Deklarasi GARBI Riau, Fahri Hamzah: Indonesia Kehilangan Arah, Yang Ada Sontoloyo Genderuwo


[PORTAL-ISLAM.ID] PEKANBARU - Deklarasi Gerakan Arah Baru Indonesia (Garbi) Provinsi Riau yang menghadirkan Wakil Ketua DPR RI Fahri Hamzah baru saja dimulai. Ratusan pendukung Garbi dari berbagai kalangan hadir pada acara yang digelar di Hotel Prime Park, Pekanbaru, Ahad (10/11/18) itu.

Dilansir Riauterkini, berbagai latar belakang hadir pada acara Garbi, seperti perwakilan dari forum guru honorer swasta, tokoh pemuda dan komunitas motor. Menariknya, sejumlah politisi Partai Keadilan Sejahtera (PKS) juga terlihat hadir. Di antaranya dua mantan anggota DPRD Riau Hasyim Aliwa dan Nurdin. Hadir juga pada kesempatan Wakil Ketua DPRD Riau Noviwaldi Jusman.

Fahri Hamzah sendiri hadir mengenakan pakaian serba hitam dengan mengenakan tanjak Melayu berwarna merah di kepalanya. Kehadiran Fahri, langsung disambut para pengurus Garbi dan undangan yang hadir.

Kegiatan diawali dengan deklarasi kepengurusan Garbi se Riau. Kemudian dilanjutkan dengan orasi dari Ketua Garbi Riau Jufrizal, yang banyak mengkritisi arah kebijakan pemerintahan saat ini yang dianggap sudah kehilangan arah.

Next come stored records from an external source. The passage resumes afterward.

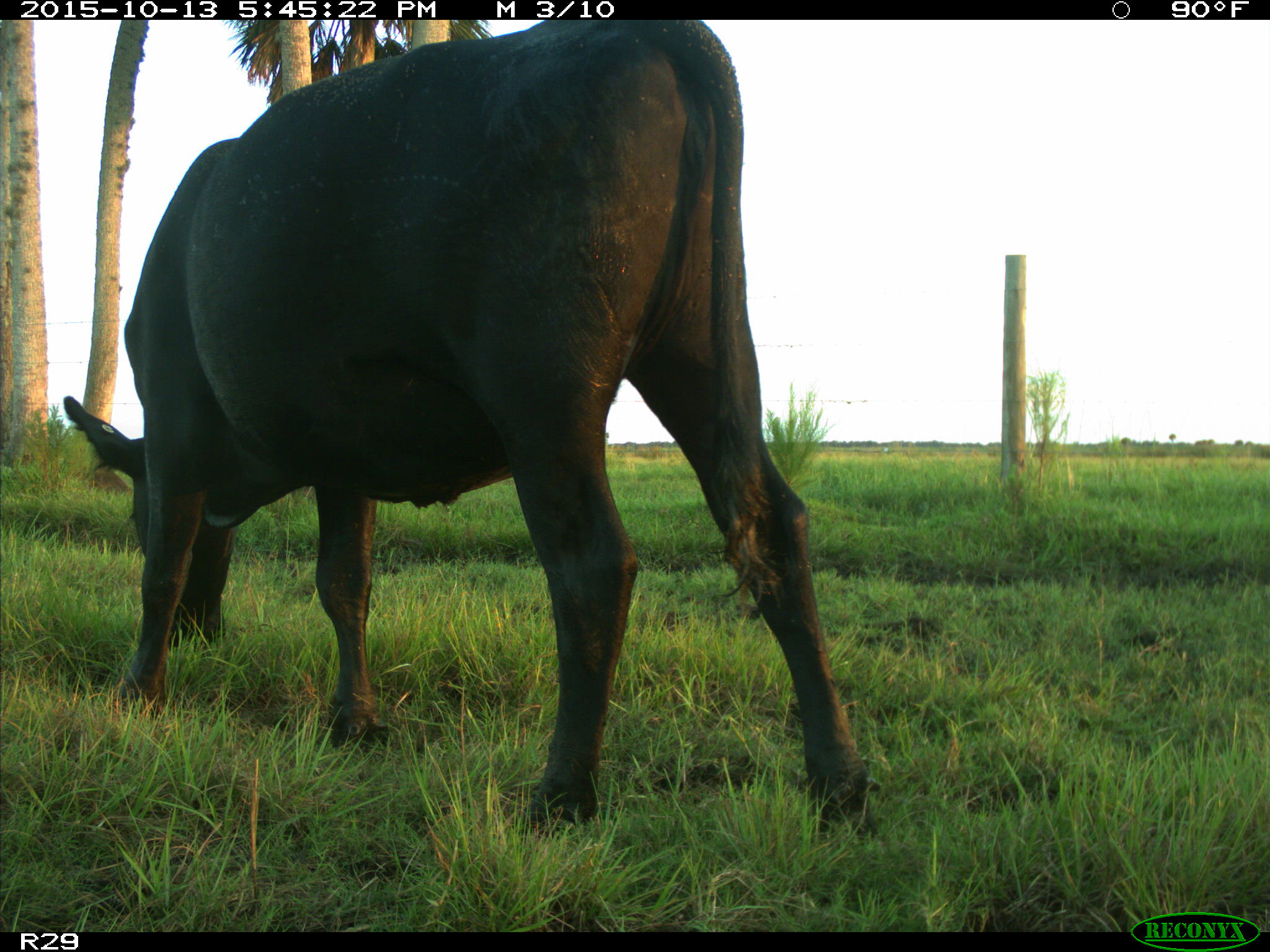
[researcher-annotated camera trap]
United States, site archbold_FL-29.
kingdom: Animalia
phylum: Chordata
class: Mammalia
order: Artiodactyla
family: Bovidae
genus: Bos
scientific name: Bos taurus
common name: domestic cow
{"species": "Bos taurus (domestic cow)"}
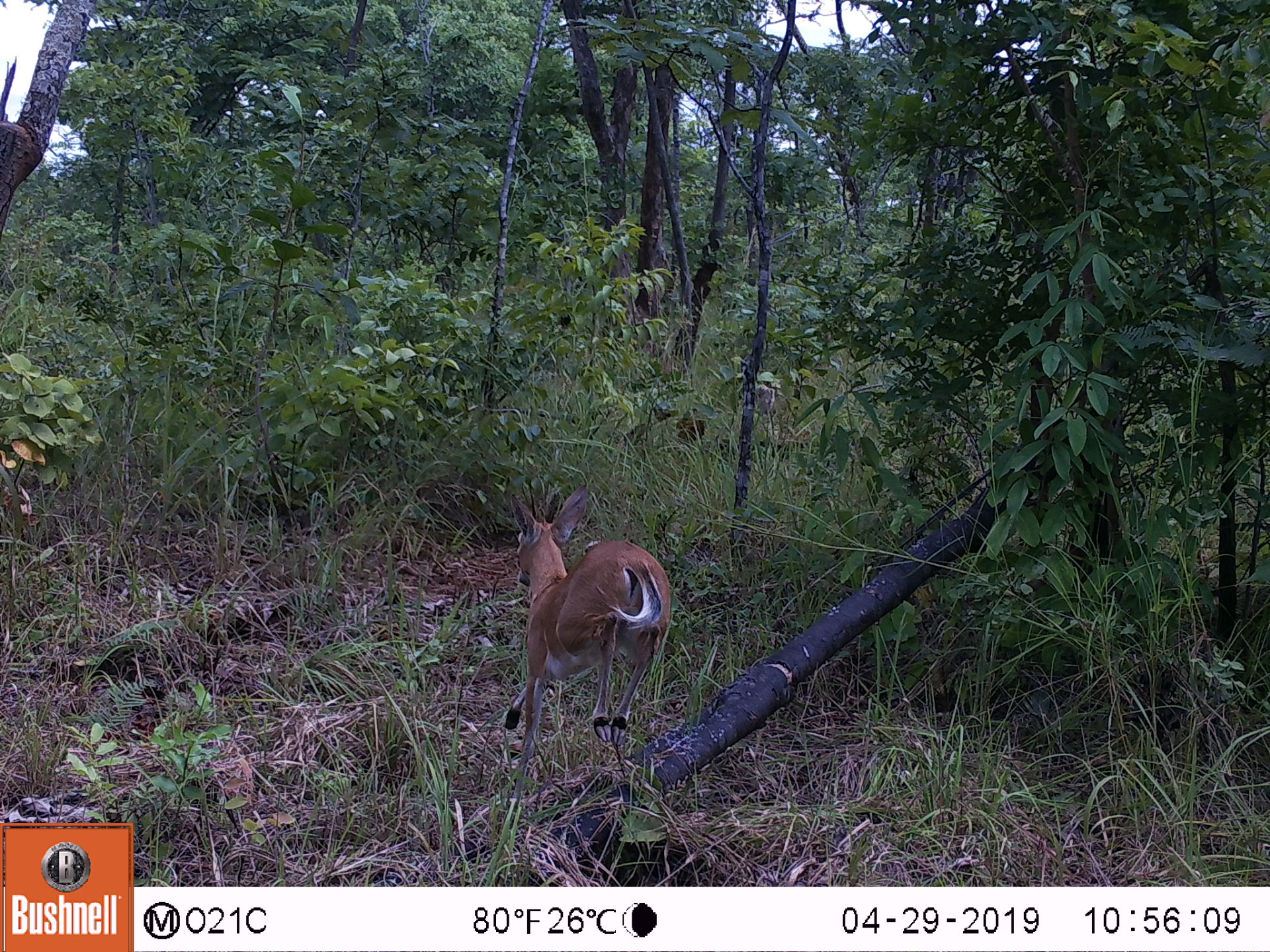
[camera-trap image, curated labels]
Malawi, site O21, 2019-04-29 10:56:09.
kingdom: Animalia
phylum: Chordata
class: Mammalia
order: Artiodactyla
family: Bovidae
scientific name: Antilopinae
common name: small antelope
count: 1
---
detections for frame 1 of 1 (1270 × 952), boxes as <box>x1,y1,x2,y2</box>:
small antelope: <box>487,481,674,754</box>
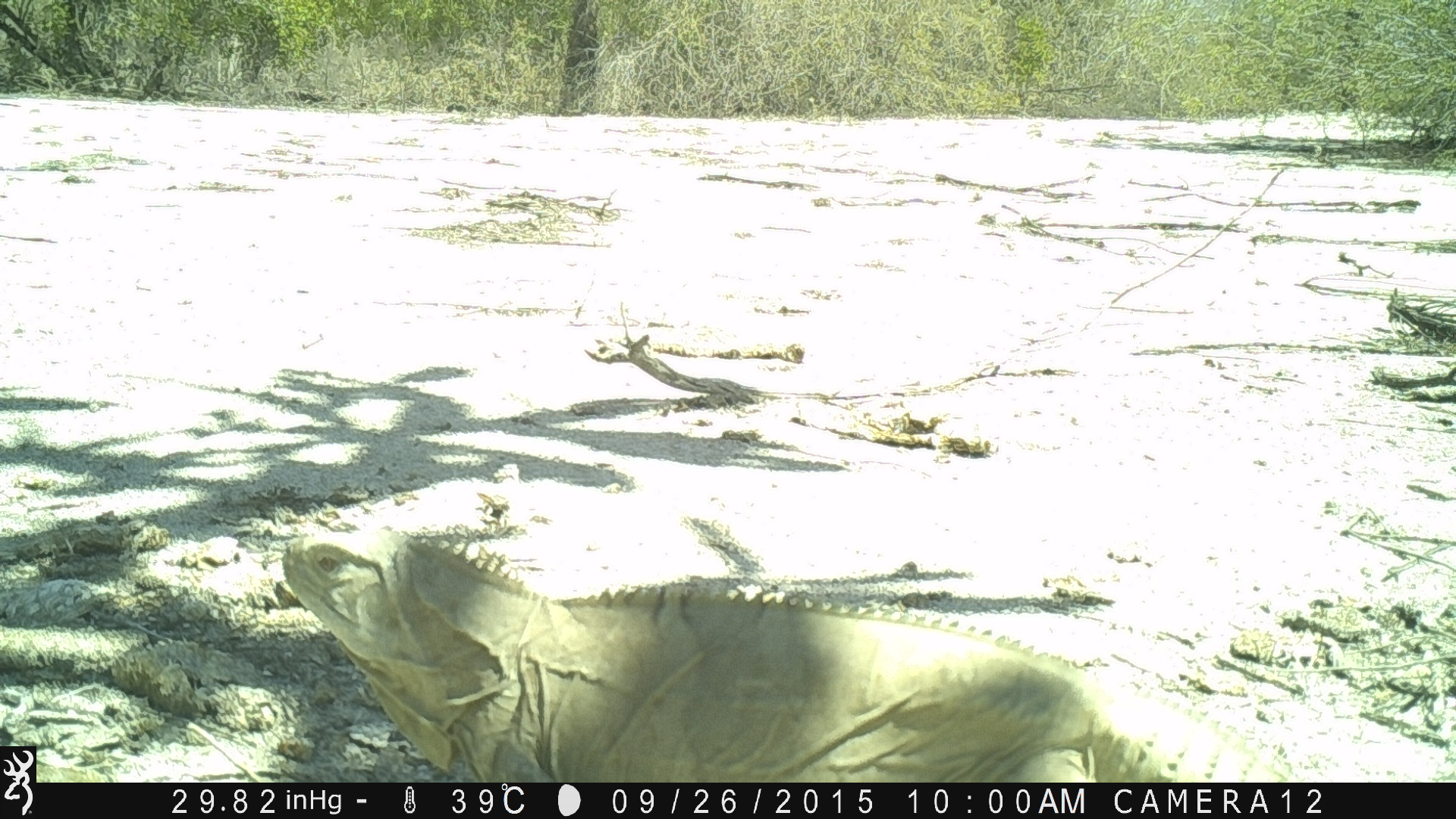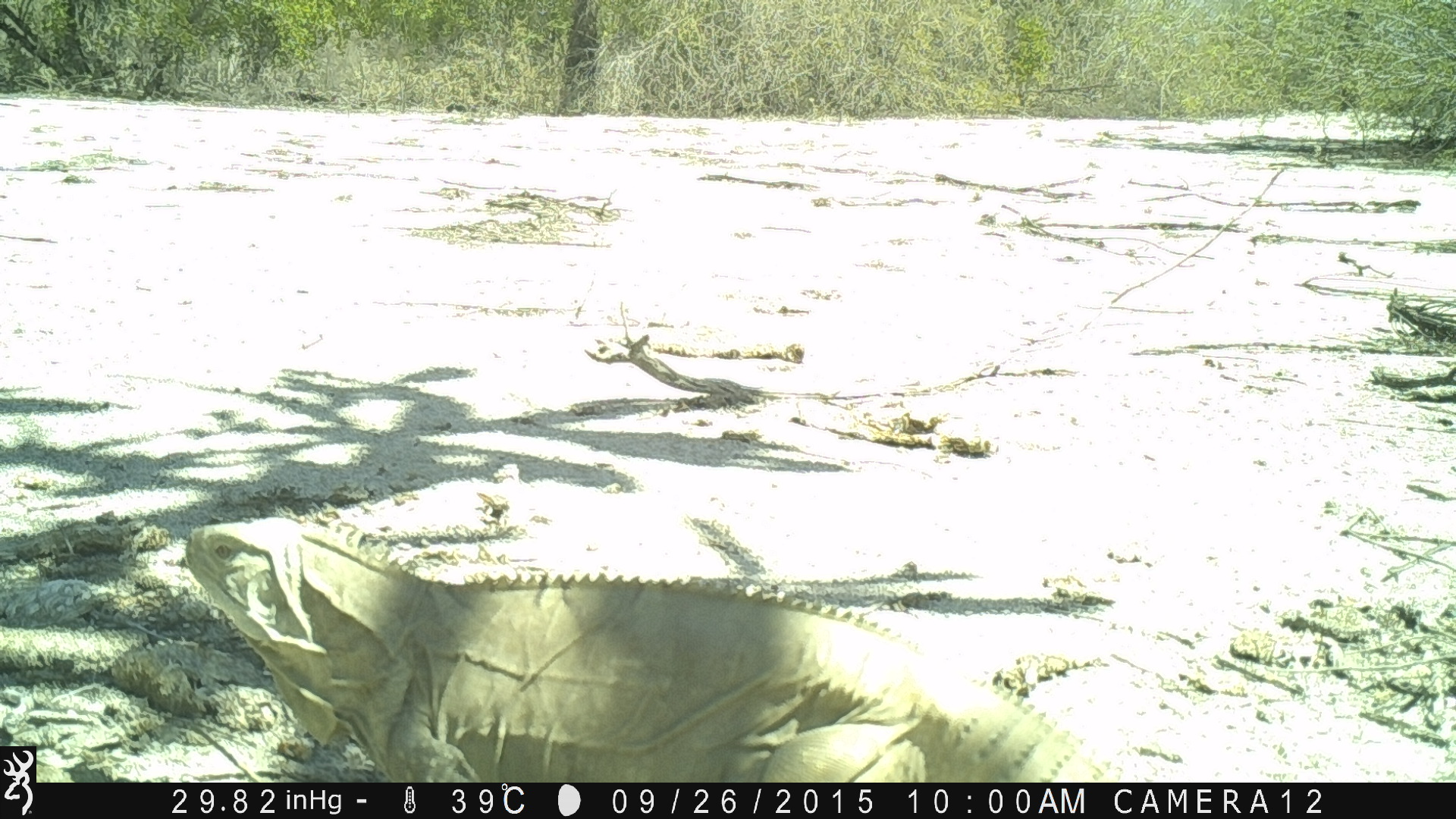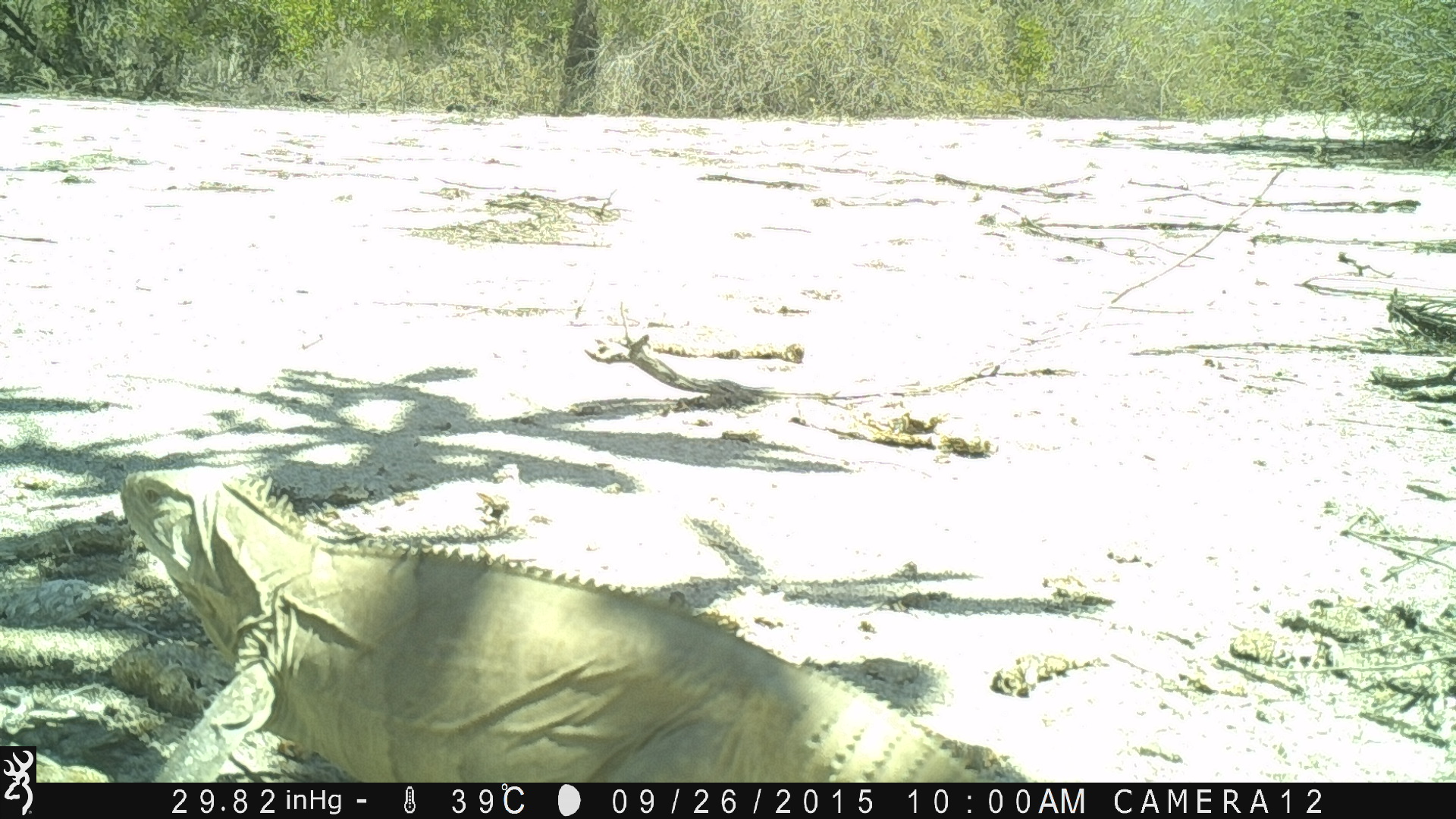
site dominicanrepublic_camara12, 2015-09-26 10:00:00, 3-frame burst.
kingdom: Animalia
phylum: Chordata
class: Reptilia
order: Squamata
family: Iguanidae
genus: Iguana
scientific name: Iguana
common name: typical iguanas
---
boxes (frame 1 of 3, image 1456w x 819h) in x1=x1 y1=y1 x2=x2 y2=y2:
iguana: x1=284 y1=522 x2=1304 y2=781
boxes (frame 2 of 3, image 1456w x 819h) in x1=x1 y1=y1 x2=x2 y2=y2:
iguana: x1=177 y1=518 x2=1127 y2=781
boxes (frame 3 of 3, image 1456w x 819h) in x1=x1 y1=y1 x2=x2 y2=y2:
iguana: x1=103 y1=458 x2=1044 y2=782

Menurut Jufrizal, hal itu selaras dengan lahirnya Garbi yang ingin memperbaiki nasib bangsa yang seharusnya bisa sejahtera karena kekayaan alamnya. "Garbi lahir sebagai wijud tanggung jawab, untuk mensejahterakan masyarakat. Indonesia saat ini sudah kehilangan arah yang tidak lagi sesuai dengan founding father yang dicita-citakan dahulu. Karena itu, Garbi ini lahir sebagai wujud tanggung jawab," ungkap Jufrizal.

Sementara itu, dalam orasinya Fahri Hamzah menyebut Garbi lahir dari kegelisahan kondisi Indonesia dan politik saat ini.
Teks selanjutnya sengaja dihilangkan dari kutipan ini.